Hepatic undifferentiated embryonal sarcoma of the liver (UESL) is a rare hepatic malignancy found more commonly in pediatric patients. It has been associated with poor outcomes in adults and the role and timing of systemic therapy is unclear. There have been very few case reports detailing combination neoadjuvant and adjuvant chemotherapy use for hepatic undifferentiated embryonal sarcoma in adults. In this report, a 22-year-old male admitted with right upper quadrant pain was diagnosed with a 20 x 10 x 10 cm well-circumscribed, highly vascularized hepatic mass in the entirety of the left lobe. Biopsy confirmed the diagnosis of UESL. PET/CT showed no evidence of metastatic disease, and he received four cycles of Doxorubicin and Ifosfamide with demonstrated reduction in size and decrease in PET avidity. He underwent left hepatectomy with periportal lymphadenectomy, cholecystectomy, and partial gastrectomy with negative margins and received adjuvant Doxorubicin, Ifosfamide and Mesna. At 48 months, the patient was alive without evidence of disease. We hereby emphasize the potential advantages of combination chemotherapy and surgical resection in the management of UESL in adults.

Background

First described in 1978, undifferentiated embryonal sarcoma (UESL) of the liver is a rare mesenchymal tumor, almost exclusively found in pediatric age patients (1–3). The average age of presentation is approximately 6 to 10 years of age with over 88% of cases occurring in patients 15 years of age or younger (1, 4). Diagnosis can be difficult, as there are shared clinical and radiological findings with other hepatic tumors. The pathogenesis is not well-described but is possibly associated with mesenchymal hamartoma as both tumors have been associated with similar cytogenetic abnormalities (3).
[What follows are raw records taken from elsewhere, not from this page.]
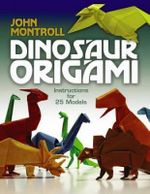 Dinosaur Origami : Dover Origami Papercraft - John Montroll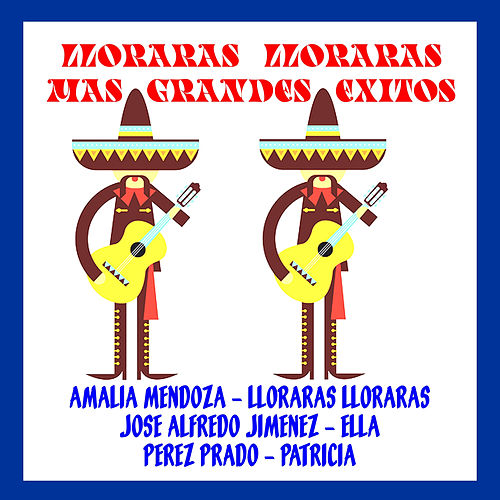 Lloraras Lloraras Mas Grandes Exitos by Various Artists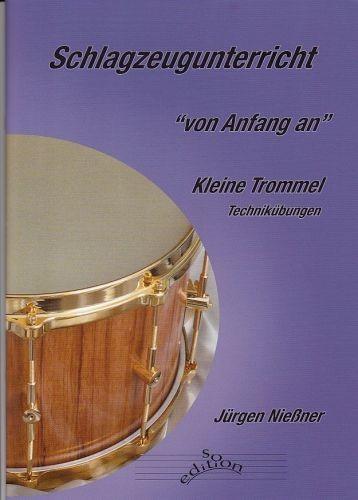 Nießner, Jürgen: Schlagzeugunterricht - von Anfang an. Kleine Trommel
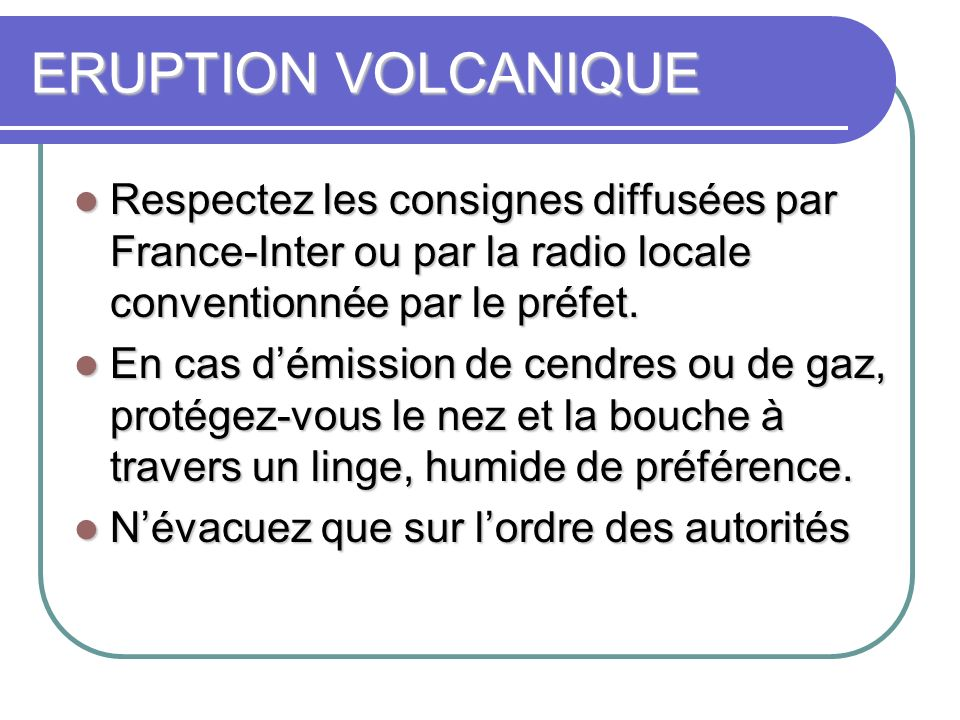 ERUPTION VOLCANIQUE Respectez les consignes diffusées par France-Inter ou par la radio locale conventionnée par le préfet. Respectez les consignes dif
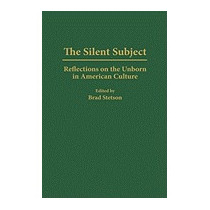 Silent Subject: Reflections On The Unborn In, Brad Stetson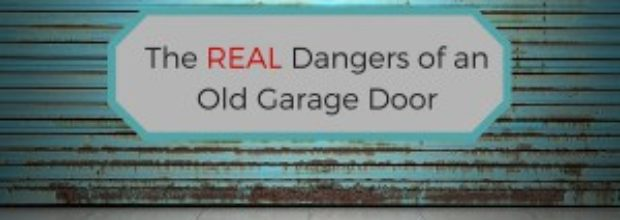 The Real Dangers of an Old Garage Door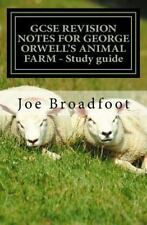 GCSE REVISION NOTES for GEORGE ORWELL's ANIMAL FARM - Study Guide : All...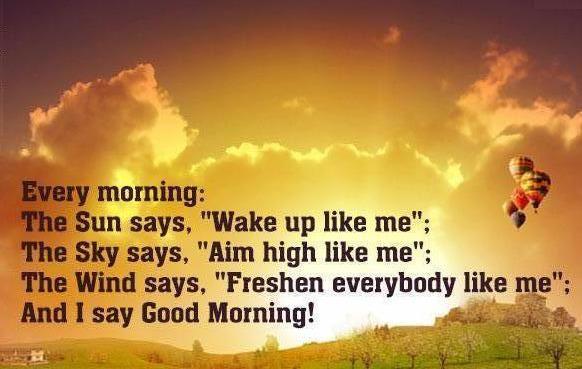 Setiap Pagi Dunia Berkata Selamat Pagi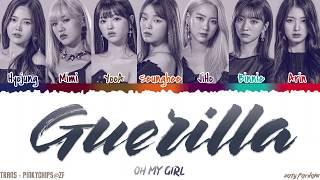OH MY GIRL - 'GUERILLA' [QUEENDOM FINAL] Lyrics [Color Coded_Han_Rom_Eng]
Accounting for less than 1% of all primary liver neoplasms in adults, an optimal treatment regimen for UESL is still being determined (5). Surgical resection of the tumor was previously the mainstay of treatment for UESL (3). Recently, several studies have indicated multimodal therapy with surgery, radiation, and chemotherapy can significantly improve patient prognosis (3). Despite aggressive treatment, a diagnosis of UESL carries an overall 5-year survival rate estimated between 65% to 72% (6, 7). Adults have been reported to have a worse prognosis than in pediatric patients with a reported survival of 48.2% (7). Given the high rates of regional and local recurrence, a strategy employing early systemic therapy may have the potential to improve outcomes. There is limited data on the efficacy and feasibility of multimodal therapy in this rare tumor type. This report outlines the successful treatment of a male adult patient with UESL treated with neoadjuvant and adjuvant chemotherapy in combination with surgical resection.

Case presentation

A 22-year-old male presented with one month of decreased appetite and sharp, intermittent epigastric pain radiating to the right upper quadrant. The patient did have a history of anemia but was otherwise healthy with no significant family history. Physical exam revealed abdominal distension, with visible protrusion in the LUQ, and no tenderness. Laboratory tests revealed anemia and neutropenia with elevated alkaline phosphatase, lipase, lactate dehydrogenase and bilirubin (WBC 2.1, normal 4 -11 g/L; Hemoglobin 8.0, normal 13.5 - 17.5 g/dL; Alkaline phosphatase 179, normal 39 - 117; lipase 1140, normal 16 - 63 U/L; LDH 569, normal 94 - 250 U/L, Bilirubin 1.0, normal < 0.3 mg/dL). Alpha Fetoprotein, AST and ALT levels were normal. Hepatitis serologies were negative.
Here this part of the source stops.